If you share this story from your mobile phone, you’re actually helping your family grow closer.

According to a study from the University of Kansas, teens and adult children who talk to their parents through social media and texting have a better relationship than those who don’t.

The study found families who communicate through their smartphones in at least two ways — say, texting and videochatting via Skype — were generally happier than those who didn’t at all. Adding a third communication service, like Snapchat, increased the relationship between parents and kids. The study said good communication between parent and child leads to a better quality relationship.

"A lot of parents might resist new technologies. They don't see the point in them, or they seem like a lot of trouble," doctoral student Jennifer Schon, who helped with the study, told CTV News. "But this study shows while it might take some work and learning, it would be worth it in the end if you are trying to have a good relationship with your adult child."

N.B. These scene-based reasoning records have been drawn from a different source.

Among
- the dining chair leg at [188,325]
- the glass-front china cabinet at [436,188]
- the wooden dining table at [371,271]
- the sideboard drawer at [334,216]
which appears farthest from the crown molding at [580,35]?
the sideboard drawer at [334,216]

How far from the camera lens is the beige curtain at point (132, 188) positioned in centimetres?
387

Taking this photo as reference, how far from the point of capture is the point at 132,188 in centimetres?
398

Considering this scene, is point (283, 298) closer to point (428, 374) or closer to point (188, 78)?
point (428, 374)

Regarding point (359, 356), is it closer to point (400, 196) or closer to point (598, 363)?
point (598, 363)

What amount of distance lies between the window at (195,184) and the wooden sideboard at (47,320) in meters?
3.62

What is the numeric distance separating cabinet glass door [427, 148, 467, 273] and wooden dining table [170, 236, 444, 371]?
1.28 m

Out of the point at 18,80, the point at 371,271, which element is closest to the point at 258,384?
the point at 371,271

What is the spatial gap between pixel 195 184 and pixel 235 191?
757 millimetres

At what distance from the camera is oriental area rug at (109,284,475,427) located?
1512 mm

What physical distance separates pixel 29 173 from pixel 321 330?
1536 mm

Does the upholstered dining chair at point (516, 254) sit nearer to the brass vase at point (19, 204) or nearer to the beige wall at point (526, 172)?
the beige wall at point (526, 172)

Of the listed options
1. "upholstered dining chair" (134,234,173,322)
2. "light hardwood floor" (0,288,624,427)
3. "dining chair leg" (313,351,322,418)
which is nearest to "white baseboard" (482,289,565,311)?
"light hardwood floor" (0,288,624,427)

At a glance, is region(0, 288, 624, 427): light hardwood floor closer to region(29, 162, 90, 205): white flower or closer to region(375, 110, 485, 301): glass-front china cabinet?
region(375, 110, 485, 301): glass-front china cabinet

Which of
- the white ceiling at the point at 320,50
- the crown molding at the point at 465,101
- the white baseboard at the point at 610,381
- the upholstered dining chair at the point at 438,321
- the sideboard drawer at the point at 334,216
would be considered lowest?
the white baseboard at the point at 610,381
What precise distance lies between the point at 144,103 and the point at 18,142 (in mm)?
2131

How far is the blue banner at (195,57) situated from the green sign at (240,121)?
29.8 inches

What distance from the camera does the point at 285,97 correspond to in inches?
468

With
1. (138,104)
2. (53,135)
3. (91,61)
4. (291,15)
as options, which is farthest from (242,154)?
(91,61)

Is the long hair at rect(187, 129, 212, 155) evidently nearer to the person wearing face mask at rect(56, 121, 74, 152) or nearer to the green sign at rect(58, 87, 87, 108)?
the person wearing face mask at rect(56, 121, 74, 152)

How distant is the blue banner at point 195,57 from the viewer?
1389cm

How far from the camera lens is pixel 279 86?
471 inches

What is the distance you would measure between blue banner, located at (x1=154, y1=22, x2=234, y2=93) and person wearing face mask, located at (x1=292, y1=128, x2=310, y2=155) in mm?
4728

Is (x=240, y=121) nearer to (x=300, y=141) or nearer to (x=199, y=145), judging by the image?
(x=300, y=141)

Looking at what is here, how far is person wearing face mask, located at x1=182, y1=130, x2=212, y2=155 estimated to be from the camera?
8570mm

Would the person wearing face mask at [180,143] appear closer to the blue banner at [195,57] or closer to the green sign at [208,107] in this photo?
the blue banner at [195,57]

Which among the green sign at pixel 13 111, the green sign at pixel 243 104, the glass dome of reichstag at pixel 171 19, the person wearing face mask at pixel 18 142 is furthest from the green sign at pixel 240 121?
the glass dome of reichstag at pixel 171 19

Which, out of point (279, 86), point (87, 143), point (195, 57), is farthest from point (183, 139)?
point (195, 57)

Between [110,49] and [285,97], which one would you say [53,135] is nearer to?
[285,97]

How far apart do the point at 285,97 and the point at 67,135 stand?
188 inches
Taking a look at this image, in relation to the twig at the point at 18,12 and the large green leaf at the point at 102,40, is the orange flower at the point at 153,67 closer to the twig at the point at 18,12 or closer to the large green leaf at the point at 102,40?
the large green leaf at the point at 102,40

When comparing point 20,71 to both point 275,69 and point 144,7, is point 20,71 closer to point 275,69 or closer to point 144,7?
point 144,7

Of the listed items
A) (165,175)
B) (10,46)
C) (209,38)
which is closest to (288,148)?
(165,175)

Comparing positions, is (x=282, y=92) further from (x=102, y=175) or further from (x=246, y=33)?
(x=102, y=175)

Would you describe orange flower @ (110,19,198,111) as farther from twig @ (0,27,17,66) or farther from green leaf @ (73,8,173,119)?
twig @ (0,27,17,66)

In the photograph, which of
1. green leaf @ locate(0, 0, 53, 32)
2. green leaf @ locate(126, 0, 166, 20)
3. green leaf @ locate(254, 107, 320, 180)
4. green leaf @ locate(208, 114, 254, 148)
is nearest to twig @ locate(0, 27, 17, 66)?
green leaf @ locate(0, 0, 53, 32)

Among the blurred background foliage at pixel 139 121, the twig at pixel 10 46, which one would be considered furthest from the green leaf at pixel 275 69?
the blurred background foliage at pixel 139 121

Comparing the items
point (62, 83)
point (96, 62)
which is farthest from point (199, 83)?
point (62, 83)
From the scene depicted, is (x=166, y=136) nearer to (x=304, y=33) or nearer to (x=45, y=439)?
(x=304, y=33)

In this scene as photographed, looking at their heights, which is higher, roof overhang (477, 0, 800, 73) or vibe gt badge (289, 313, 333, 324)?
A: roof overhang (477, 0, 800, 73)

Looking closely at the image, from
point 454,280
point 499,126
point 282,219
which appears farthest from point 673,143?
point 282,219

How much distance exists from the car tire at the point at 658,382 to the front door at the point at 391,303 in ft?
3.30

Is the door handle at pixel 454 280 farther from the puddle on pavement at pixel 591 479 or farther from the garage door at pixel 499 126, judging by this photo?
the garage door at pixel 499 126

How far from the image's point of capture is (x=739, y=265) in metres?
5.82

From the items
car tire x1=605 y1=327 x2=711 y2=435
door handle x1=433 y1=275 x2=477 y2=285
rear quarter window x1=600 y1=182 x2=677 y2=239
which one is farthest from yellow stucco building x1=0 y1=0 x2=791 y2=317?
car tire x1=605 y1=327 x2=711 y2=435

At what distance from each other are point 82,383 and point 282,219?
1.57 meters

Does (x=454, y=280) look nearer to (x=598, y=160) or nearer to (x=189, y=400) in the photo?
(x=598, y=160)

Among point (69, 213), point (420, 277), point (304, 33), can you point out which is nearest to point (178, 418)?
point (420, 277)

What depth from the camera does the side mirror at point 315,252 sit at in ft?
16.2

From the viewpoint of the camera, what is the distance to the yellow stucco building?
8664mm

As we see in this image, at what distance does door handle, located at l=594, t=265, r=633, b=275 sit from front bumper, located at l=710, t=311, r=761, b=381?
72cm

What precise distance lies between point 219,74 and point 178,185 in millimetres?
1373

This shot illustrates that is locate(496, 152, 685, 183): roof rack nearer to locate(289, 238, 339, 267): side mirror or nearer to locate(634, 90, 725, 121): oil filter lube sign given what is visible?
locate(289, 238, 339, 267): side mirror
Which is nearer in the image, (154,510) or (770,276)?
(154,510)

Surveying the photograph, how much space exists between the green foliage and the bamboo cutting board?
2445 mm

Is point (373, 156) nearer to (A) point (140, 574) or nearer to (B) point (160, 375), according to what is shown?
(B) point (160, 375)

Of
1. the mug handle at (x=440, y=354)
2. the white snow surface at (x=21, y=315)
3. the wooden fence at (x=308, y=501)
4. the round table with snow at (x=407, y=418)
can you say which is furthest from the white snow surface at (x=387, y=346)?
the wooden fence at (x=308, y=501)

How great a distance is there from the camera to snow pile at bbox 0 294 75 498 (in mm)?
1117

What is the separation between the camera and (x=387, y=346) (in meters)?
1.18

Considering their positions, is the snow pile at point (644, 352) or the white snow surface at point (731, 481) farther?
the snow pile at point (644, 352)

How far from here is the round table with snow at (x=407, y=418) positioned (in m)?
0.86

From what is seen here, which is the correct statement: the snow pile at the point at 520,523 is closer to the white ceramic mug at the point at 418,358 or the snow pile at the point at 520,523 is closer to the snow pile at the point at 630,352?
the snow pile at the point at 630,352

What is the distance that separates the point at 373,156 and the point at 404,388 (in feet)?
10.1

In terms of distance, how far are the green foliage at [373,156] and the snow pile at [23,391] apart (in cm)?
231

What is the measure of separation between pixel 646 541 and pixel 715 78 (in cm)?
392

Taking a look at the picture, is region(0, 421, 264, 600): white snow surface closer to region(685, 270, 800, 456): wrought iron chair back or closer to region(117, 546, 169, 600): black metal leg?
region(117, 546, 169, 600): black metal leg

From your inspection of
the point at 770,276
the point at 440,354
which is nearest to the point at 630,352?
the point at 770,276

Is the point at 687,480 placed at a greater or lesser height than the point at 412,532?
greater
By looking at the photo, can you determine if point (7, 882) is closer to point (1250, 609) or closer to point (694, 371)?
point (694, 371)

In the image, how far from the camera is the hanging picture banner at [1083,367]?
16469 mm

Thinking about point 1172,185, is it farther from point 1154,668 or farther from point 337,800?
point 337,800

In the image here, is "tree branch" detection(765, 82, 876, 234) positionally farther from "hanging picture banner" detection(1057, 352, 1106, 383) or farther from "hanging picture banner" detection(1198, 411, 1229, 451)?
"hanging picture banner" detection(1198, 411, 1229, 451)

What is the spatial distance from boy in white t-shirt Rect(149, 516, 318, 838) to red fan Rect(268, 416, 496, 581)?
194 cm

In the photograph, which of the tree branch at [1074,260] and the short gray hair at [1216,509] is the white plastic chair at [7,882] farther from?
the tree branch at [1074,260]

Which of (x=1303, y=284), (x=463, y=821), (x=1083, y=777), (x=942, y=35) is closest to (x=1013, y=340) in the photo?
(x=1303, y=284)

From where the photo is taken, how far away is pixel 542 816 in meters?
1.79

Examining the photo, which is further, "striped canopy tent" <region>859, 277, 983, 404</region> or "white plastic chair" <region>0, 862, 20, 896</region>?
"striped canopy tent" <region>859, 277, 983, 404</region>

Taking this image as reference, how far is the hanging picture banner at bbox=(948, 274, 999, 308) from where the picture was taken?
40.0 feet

This may seem surprising in light of previous research which found social media and other technologies limit a child’s ability to read another person's emotions, especially if they’re spending too much time on their iPhones and tablets. The study from the University of California Los Angeles found that more face-to-face communication is needed for people to recognize emotions.

And many parents also have their concerns about the kinds of content their kids are consuming on their mobile devices and what kinds of personal information they are divulging. According to Deseret News National’s Chandra Johnson, some children and teens don’t always understand proper boundaries, which could lead them to share too much information, or the wrong kinds of information, about themselves.

Still, forms of social media have proven to be beneficial for families, despite these worries. The AARP, which offers advice to the elderly, recommends its members join Facebook and Skype to connect with others. And there are a variety of other apps and mobile initiatives that can improve familial relationships.

For example, there’s Tower of Power, which gives families topics to discuss over dinner or on trips. As well as Spotify Family, a new service from Spotify which allows family members and friends to share one account for their music listening pleasure.

Netflix also provides a family plan, which allows family members to stream movies simultaneously, and then connect over the shows they watch.